Evre 3: Hastalık artık ilerlemiştir ve dışkılama esnasında hemoroid memeleri dışarı çıkar ve hasta eliyle iterek içeriye yerleştirebilir. Ciddi kanama rahatsızlığı olabilir.
Evre 4: Hastalık artık son evrededir ve dışkılama olsun ya da olmasın hemoroid memeleri hep dışarıdadır. Bazen hastalar kan kaybına bağlı olarak dışarıdan kan almak zorunda kalabilirler.
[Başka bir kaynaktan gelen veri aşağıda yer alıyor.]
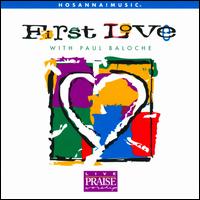 First Love - Paul Baloche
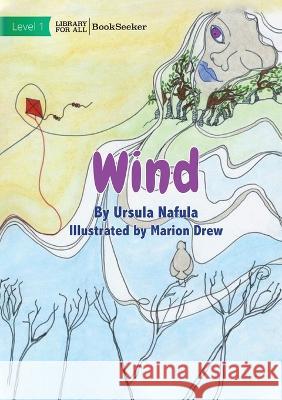 Wind Ursula Nafula Marion Drew  9781922918031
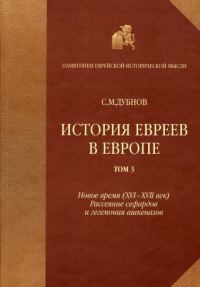 Обложка книги «История евреев в Европе от начала их поселения до конца XVIII века. Том III. Новое время (XVI-XVII век): рассеяние сефардов и гегемония ашкеназов»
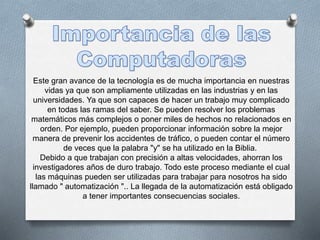 Este gran avance de la tecnología es de mucha importancia en nuestras
vidas ya que son ampliamente utilizadas en las industrias y en las
universidades. Ya que son capaces de hacer un trabajo muy complicado
en todas las ramas del saber. Se pueden resolver los problemas
matemáticos más complejos o poner miles de hechos no relacionados en
orden. Por ejemplo, pueden proporcionar información sobre la mejor
manera de prevenir los accidentes de tráfico, o pueden contar el número
de veces que la palabra "y" se ha utilizado en la Biblia.
Debido a que trabajan con precisión a altas velocidades, ahorran los
investigadores años de duro trabajo. Todo este proceso mediante el cual
las máquinas pueden ser utilizadas para trabajar para nosotros ha sido
llamado " automatización ".. La llegada de la automatización está obligado
a tener importantes consecuencias sociales.
 
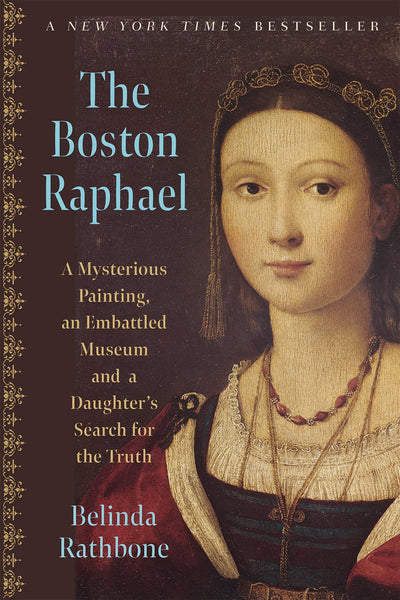 The Boston Raphael: A Mysterious Painting, an Embattled Museum, and a Daughters Search for the Truth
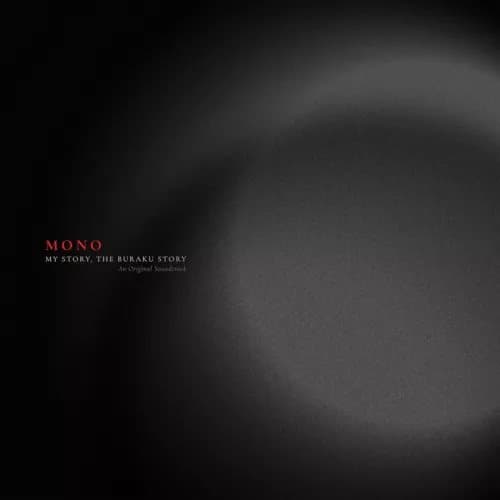 Mono My Story, the Buraku Story (Vinyl) 12″ Album New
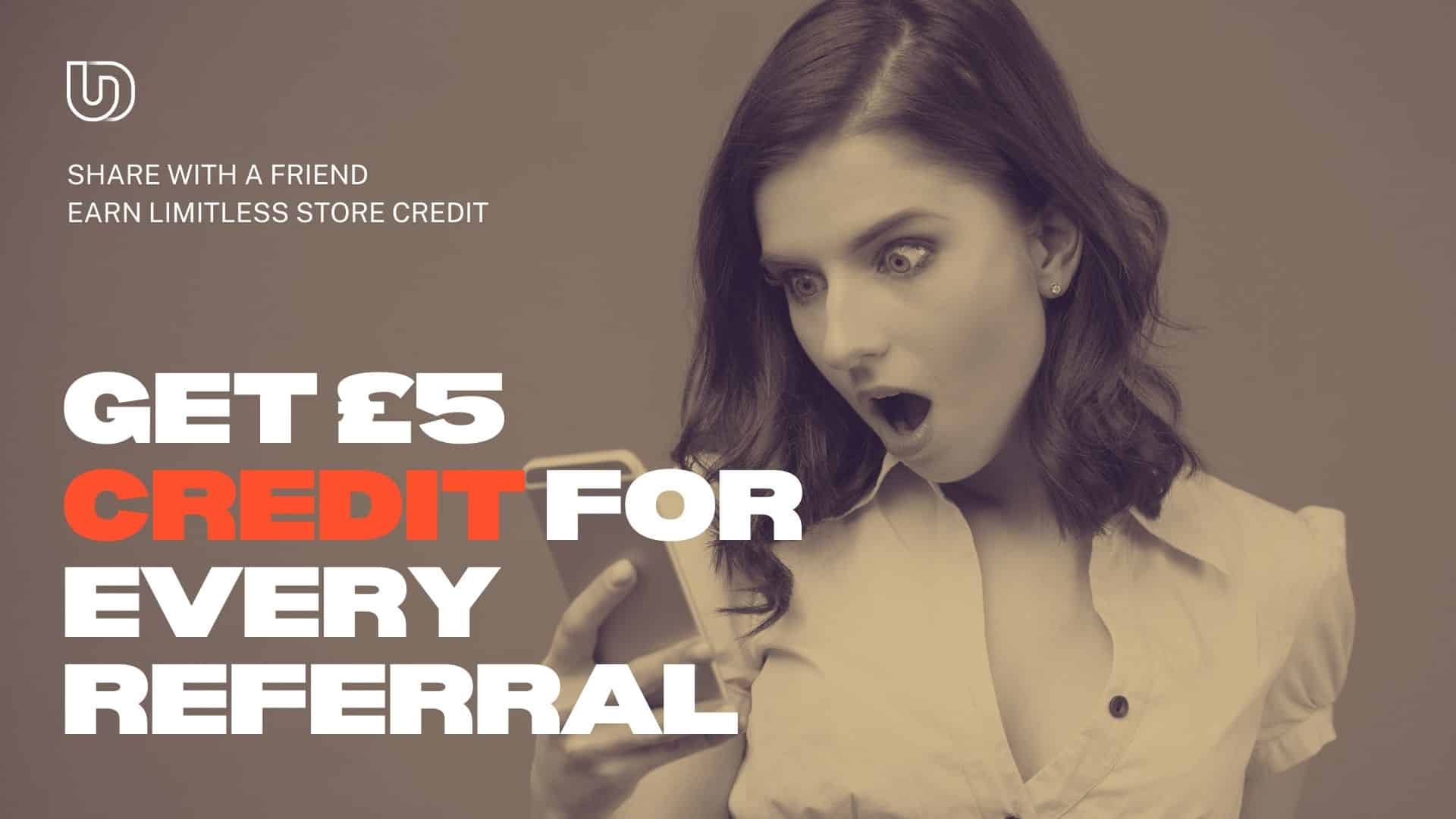 Get £5 credit for every referral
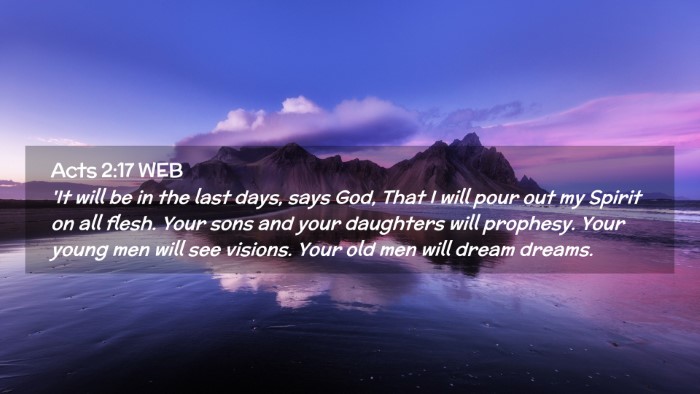 Picture 02 - Acts 2:17 WEB Desktop Wallpaper - 'It will be in the last days, says God, That I - Desktop Bible Verse Wallpaper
Hemoroidal hastalığın tedavisi
Hemoroidal hastalık hangi evrede olursa olsun hastaların bol su içmesi, bol lifli (taze sebze, meyve ..) gıdalarla beslenmesi, kabızlık ve ishali gidermesi gerekmektedir. Sıcak su banyoları kısmen şikayetleri rahatlatabilir. Erken evrelerde (evre1,2) bahsedilen bu öneriler dışında ağızdan tablet şeklinde venotonik ilaçlar, kremler ve fitiller kullanılabilir. İleri evre hastalıkta ise band ligasyonu, infrared koagülasyon, lazer gibi yöntemler uygulanabilir. Son evre hastalıkta ise genelde cerrahi tedavi tercih edilmektedir.
Anal Fistül
Anal fistül makatın kenarındaki bir deliğin makatın içine açılması sonucu oluşan anormal yol ya da yollardır. Anal fistül genel cerrahların uğraşmayı sevmediği bir hastalıktır çünkü tedavi sonuçları başarısız olabilmekte, gaz ve dışkı kaçırmak gibi sonuçlara neden olabilmekte ve hastalık tekrar edebilmektedir. Fistüller basit ve karmaşık (kompleks) olmak üzere ikiye ayrılabilir. Basit fistüller genelde yüzeyel olan ve çok fazla sfinkter kası içermeyen fistüllerdir ve genelde cerrahi olarak başarılı bir tedavi şansı olabilir. Karmaşık fistüller ise genelde derin yerleşimli, birkaç dallı veya kadınlarda ön tarafta olan fistüllerdir. Bu fistüllerin tedavisi zor ve bazen ümitsizdir. Özellikle kadınların sfinkter kas tabakası ince olduğndan fistüllerin tedavisi kadın hastalarda daha çok dikkat gerektiren bir işlemdir. Fistül tedavisi için birçok tedavi yöntemi geliştirilmiş ancak altın standart bir yöntem yoktur. Özellikle karmaşık fistüllerde seton dediğimiz bir yöntem uygulanabilir. Kesin başarı şansı düşük olmasına rağmen masum bir yöntem olması açısından önemlidir ve kas hasarına neden olmaz
Anal kondilom
Anal kondilom HPV virüsü trafında anüs kenarında ve girişinde siğil benzeri oluşumlar olarak tanımlanabilir. Cinsel temas ile bulaş önemli bir yayılma yoludur. Eğer tedavi edilmez ve ilerler ise yıllar sonra anal kansere yol açabilir. Tedavide genelde kondilomlar dondurulur ya da yakılır. Birkaç seans işlem tekrarlanarak tedavi tamamlanır.
Rektal prolapsus
Rektal prolapsus kalın barsağın son kısmı olan rektumun makattan dışarı sarkması olarak tanımlanabilir. Bu sarkma genelde kasların gevşek olmasına bağlı oluşur. Kendiliğinden ya da dışkılama sonrası oluşan bu sarkma hastalar tarafından el ile içeriye doğru itilir. Yine sarkma sonucu hastanın makatta ıslaklık, gaz ve dışkı kaçırma, kaşıntı, ağrı ve kanama gibi yakınmaları olabilir. Genelde yaşlı kadınlarda sık görülmesine karşın erkeklerde de görülebilir. Tedavisi cerrahidir ve hastanın ve sarkmanın durumuna göre değişik yöntemler tanımlanmıştır.